Put to Tribute

Last week I wrote about our struggle with sin…

In my desire to fight sin I realize that I have not taken the exhortation of the writer of Hebrews to heart when he writes that, In your struggle against sin you have not yet resisted to the point of shedding your blood. I realize that many times I am spending more energy managing my sin rather than killing it! Like ancient Israel we have put our sin to tribute rather than totally defeat it!

This week I wanted to explore the last sentence of that paragraph: Like ancient Israel we have put our sin to tribute rather than totally defeat it!

The LORD had promised to make Israel a great nation. They have wandered through the desert for 40 years and the time for finally entering the Promise Land is near, they are excited, and God is giving them some final instructions:

And the Lord spoke to Moses in the plains of Moab by the Jordan at Jericho, saying, “Speak to the people of Israel and say to them, When you pass over the Jordan into the land of Canaan, then you shall drive out all the inhabitants of the land from before you and destroy all their figured stones and destroy all their metal images and demolish all their high places. And you shall take possession of the land and settle in it, for I have given the land to you to possess it.

Numbers 33:50-53 (ESV)

They listen as God is promising total victory. They will claim a land that they did not plant and cities that they did not build! However, there is one warning:

But if you do not drive out the inhabitants of the land from before you, then those of them whom you let remain shall be as barbs in your eyes and thorns in your sides, and they shall trouble you in the land where you dwell. And I will do to you as I thought to do to them.”

Numbers 33:50-56 (ESV)

Easy right? God was going to go before them and bring the victory. We see this in the Battle of Jericho as God miraculously brings down the towering walls of the city! Yet, as we continue to read of Israel’s exploits in Joshua we see that they are not faithful.

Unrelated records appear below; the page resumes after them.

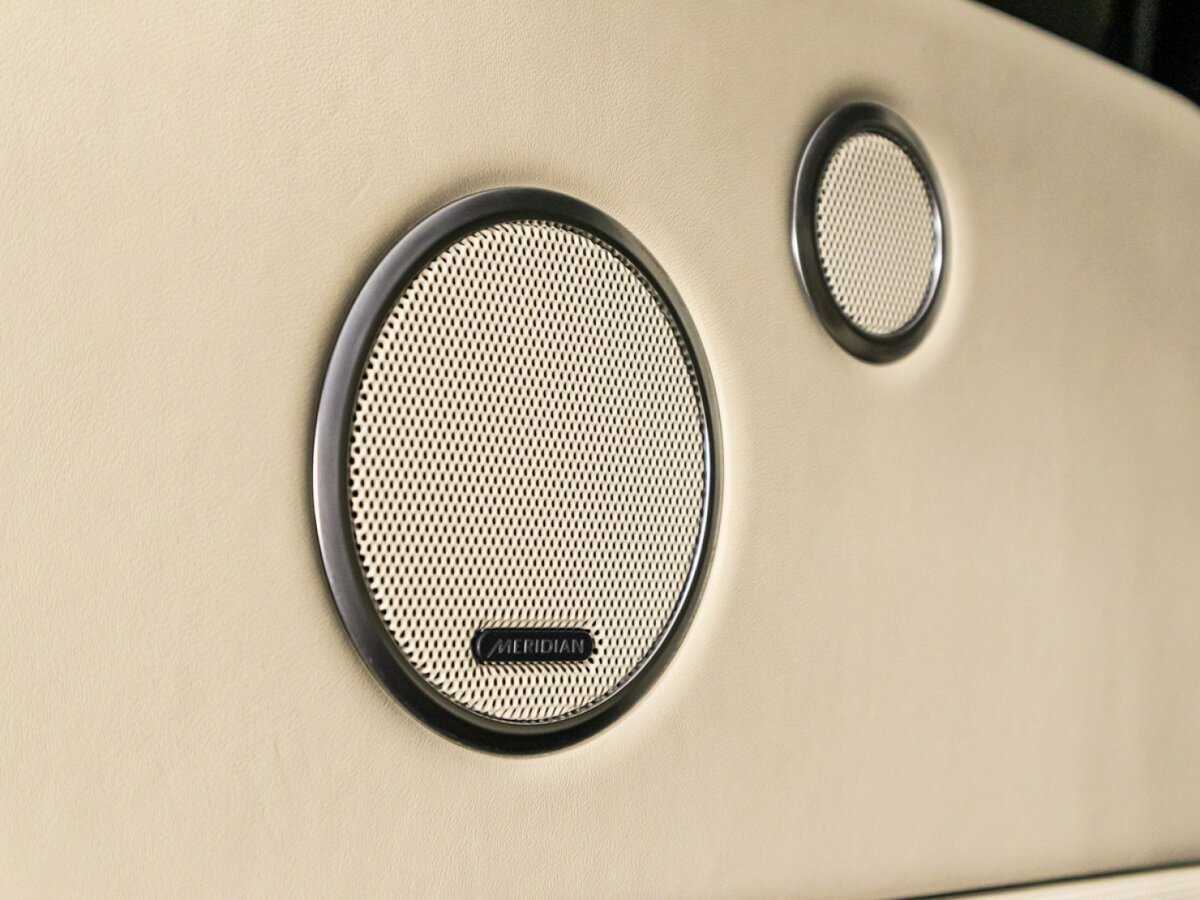 Land Rover Range Rover, 2017 Фото №24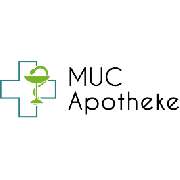 MUC-Apotheke - Logo der MUC-Apotheke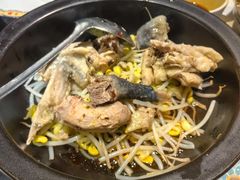 -云海肴·汽锅鸡·云南菜(天山百盛优客店)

However, they did not drive out the Canaanites who lived in Gezer, so the Canaanites have lived in the midst of Ephraim to this day but have been made to do forced labor.

Joshua 16:10 (ESV)

Now when the people of Israel grew strong, they put the Canaanites to forced labor, but did not utterly drive them out.

Joshua 17:13 (ESV)

Instead of defeating their enemies, Israel put them to “tribute”: a payment by one ruler or nation to another in acknowledgment of submission or as the price of protection. Instead of obeying the Word of the LORD they felt like they had a better solution. Why defeat them if you can have them work for you and to help make your life easier?

I would submit that that is what we have done with sin. Instead of killing it as God has commanded we are putting it to “good use”. We make sin work for us. Next week we will see how that worked out for Israel and the implications for us.

2 replies
  1. Tony
    Tony says:

    To defeat sin is to no longer let it have power over you. That is a hard victory to win. It is only a transformed heart that desires the goodness of god rather than the pleasure of sin who truly overcomes. Anything short of that is an ongoing battle waged against an enemy which if we are honest, we don’t really want to kill.

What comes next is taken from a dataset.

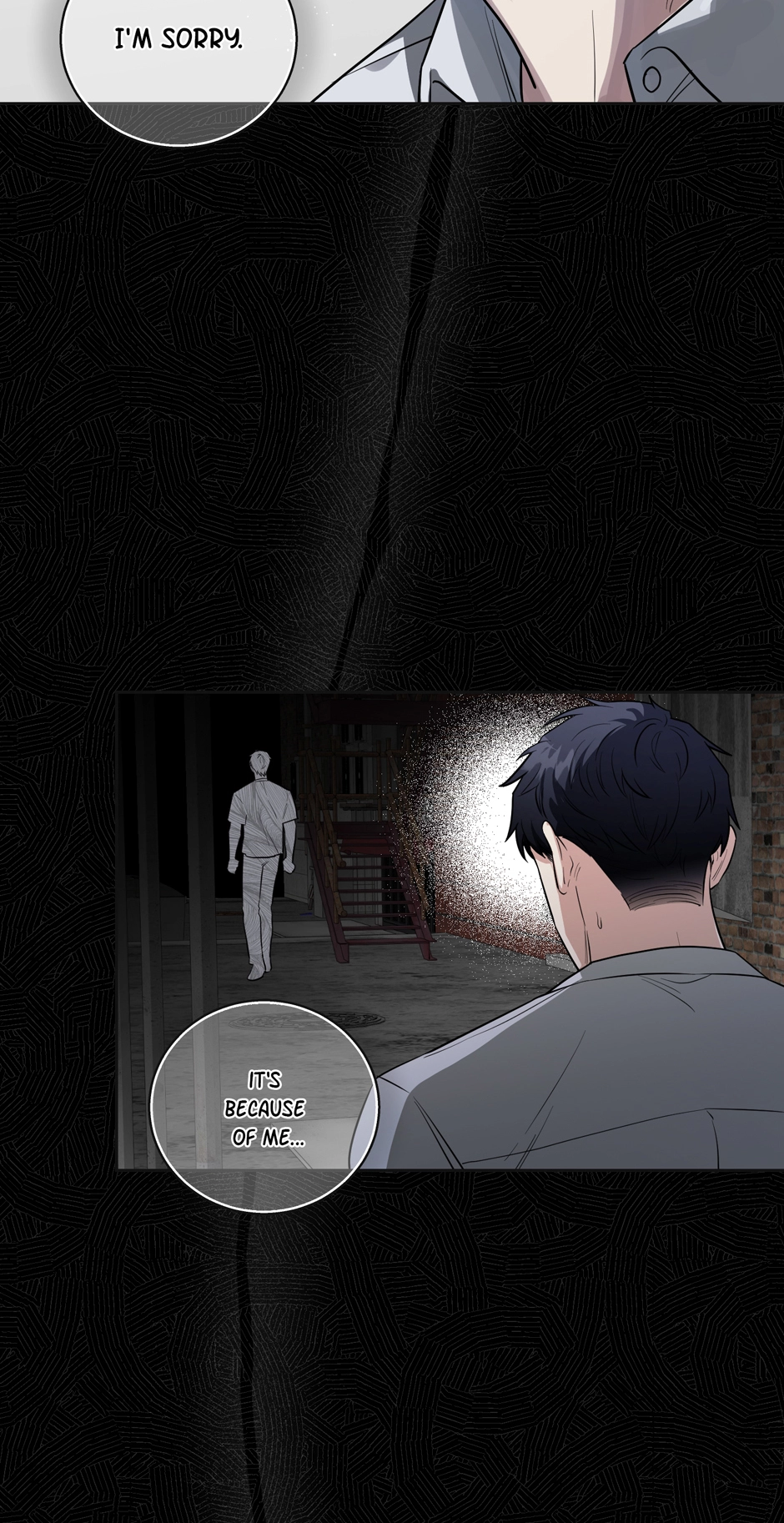 Milk Attack! Chapter 14.2 page 8 -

    In your analogy of bringing Israel into the land of Canaan and the Israelites not following God’s command to completely overcome them; God declared they would be a thorn in their side ever more.

    It is widely thought that a large portion of the modern day Palestinian population come from the Canaanite bloodline (http://www.rense.com/general48/Palestinians.pdf). I don’t think anyone would argue that each have been thorns in each others sides for a long, long time.

    Thanks Rob for another great article.